[Saved entries]
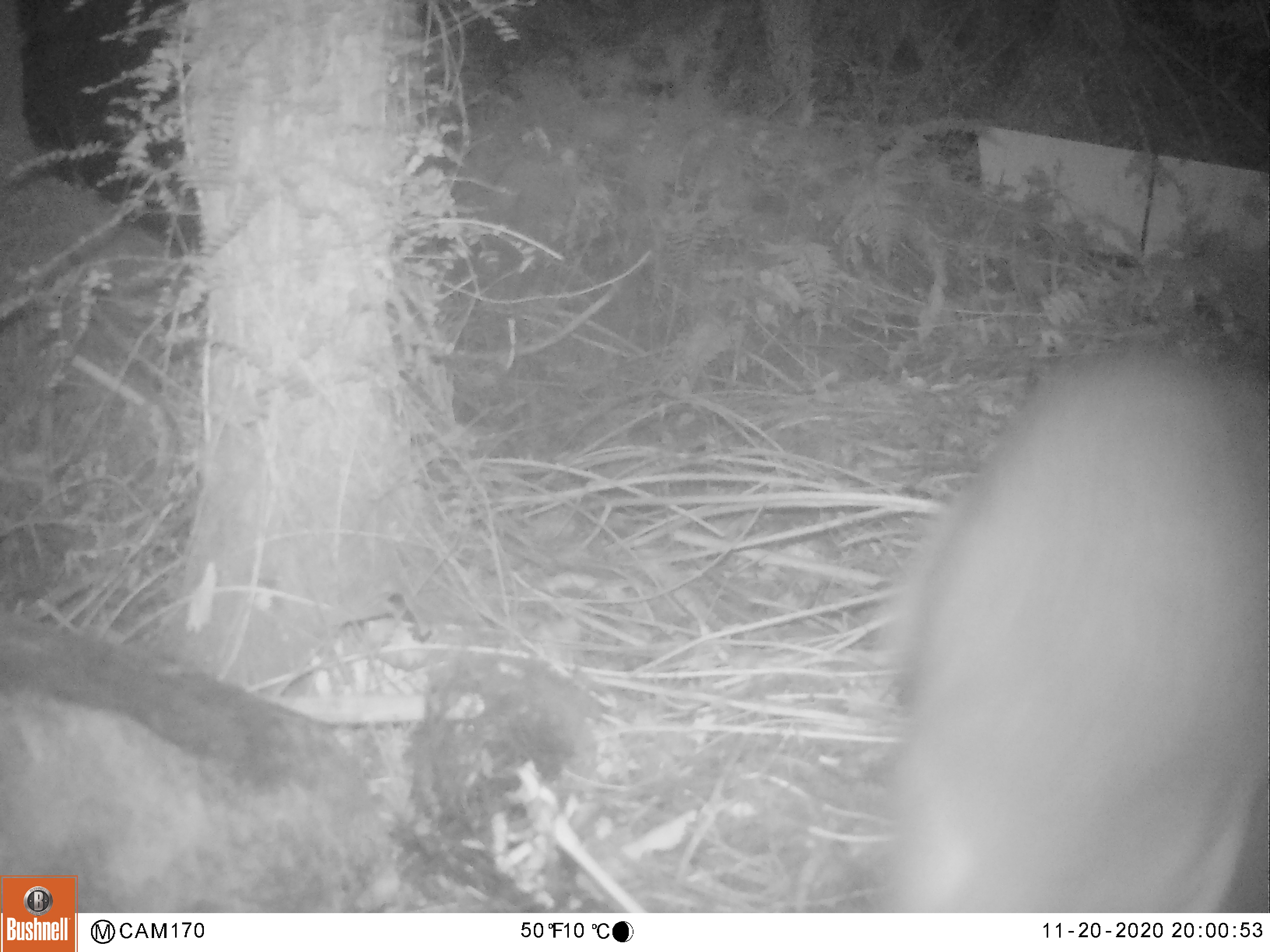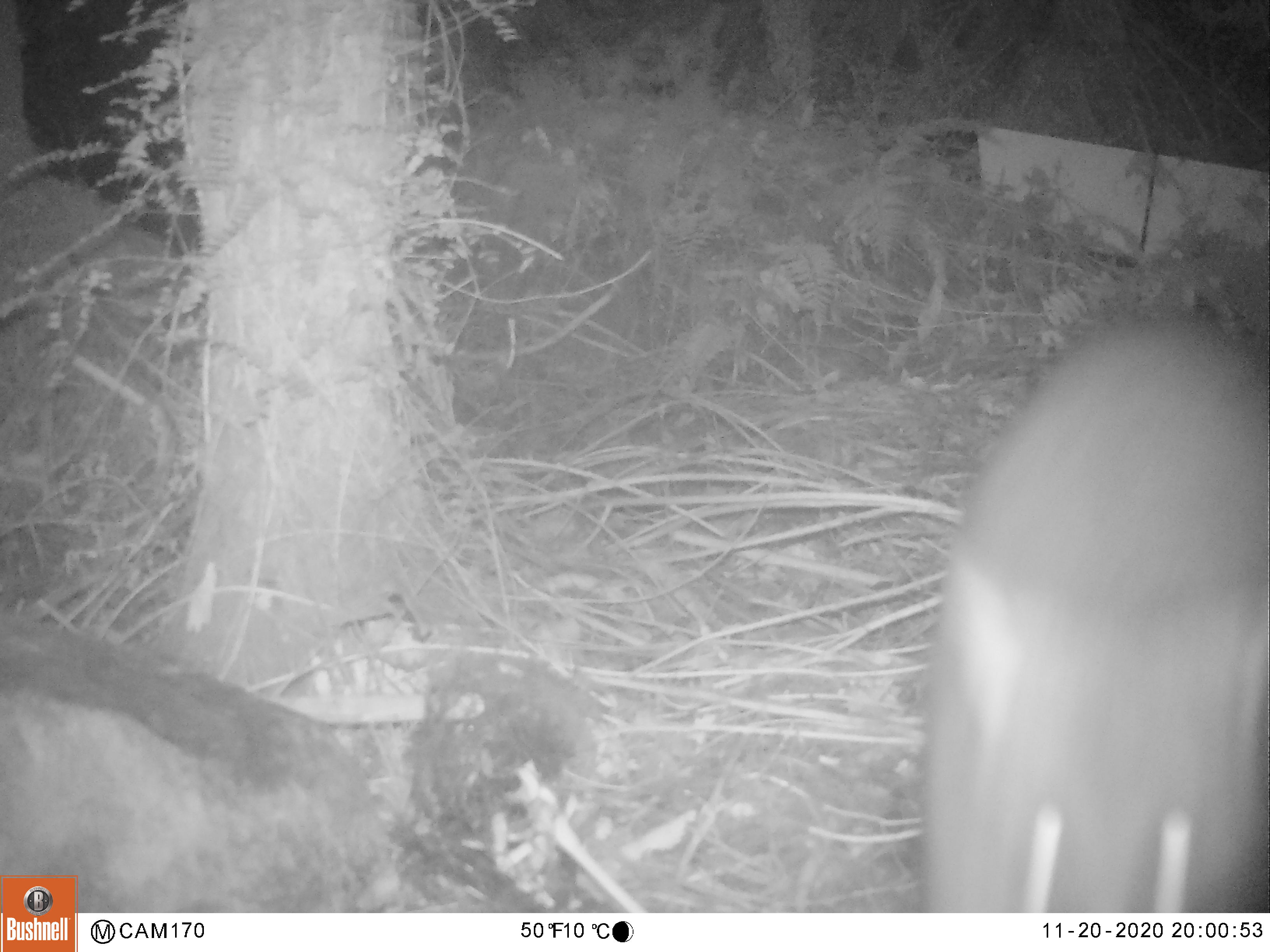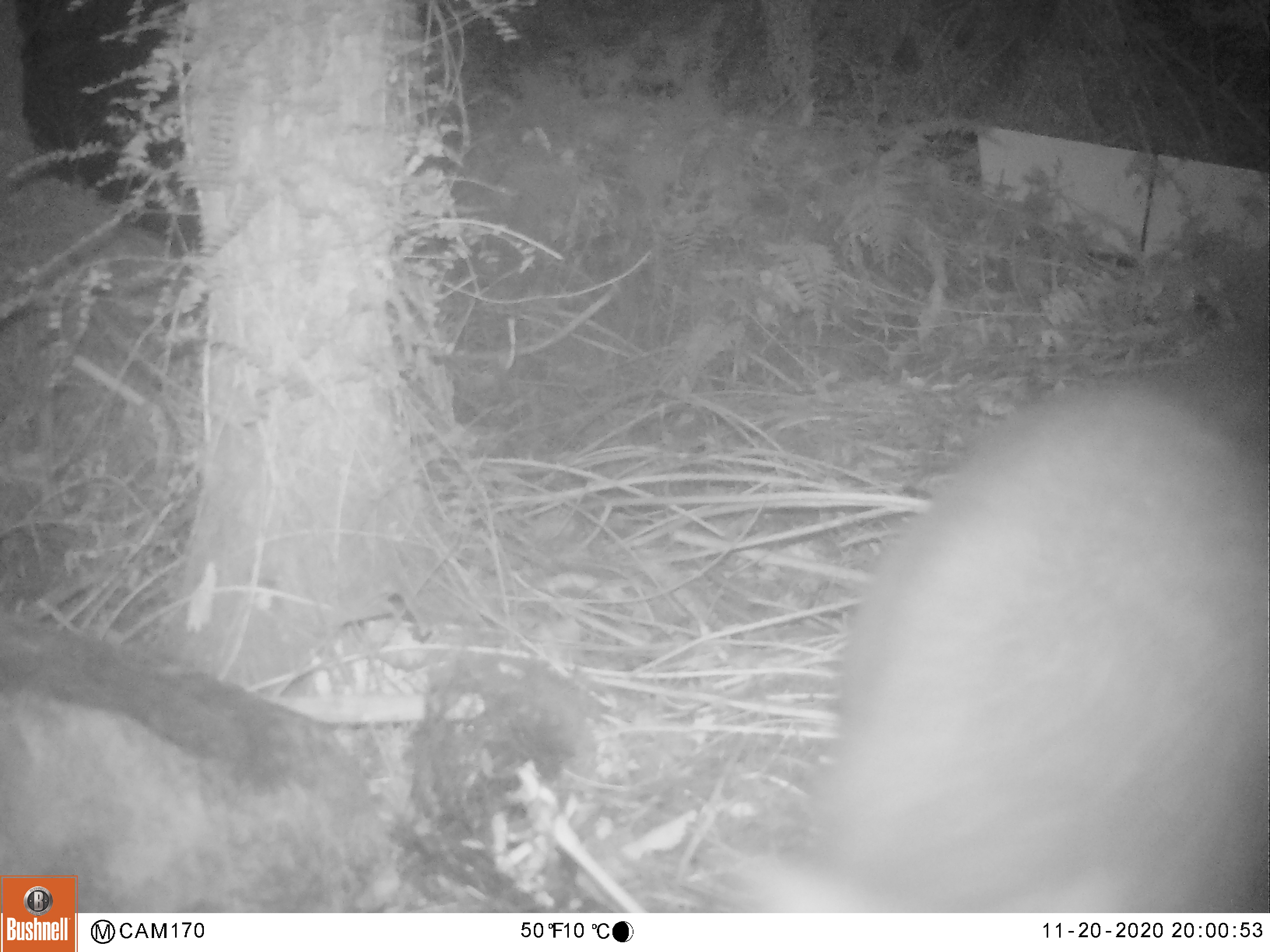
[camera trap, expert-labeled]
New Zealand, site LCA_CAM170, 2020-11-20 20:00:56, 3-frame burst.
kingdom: Animalia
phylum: Chordata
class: Mammalia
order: Diprotodontia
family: Phalangeridae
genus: Trichosurus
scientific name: Trichosurus vulpecula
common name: common brushtail possum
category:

WORK TO COMPLETE — Could you please write out the entries exactly as they are, with every picture left out?

TASK SOLUTION —
[camera trap, expert-labeled]
New Zealand, site LCA_CAM170, 2020-11-20 20:00:56, 3-frame burst.
kingdom: Animalia
phylum: Chordata
class: Mammalia
order: Diprotodontia
family: Phalangeridae
genus: Trichosurus
scientific name: Trichosurus vulpecula
common name: common brushtail possum
category:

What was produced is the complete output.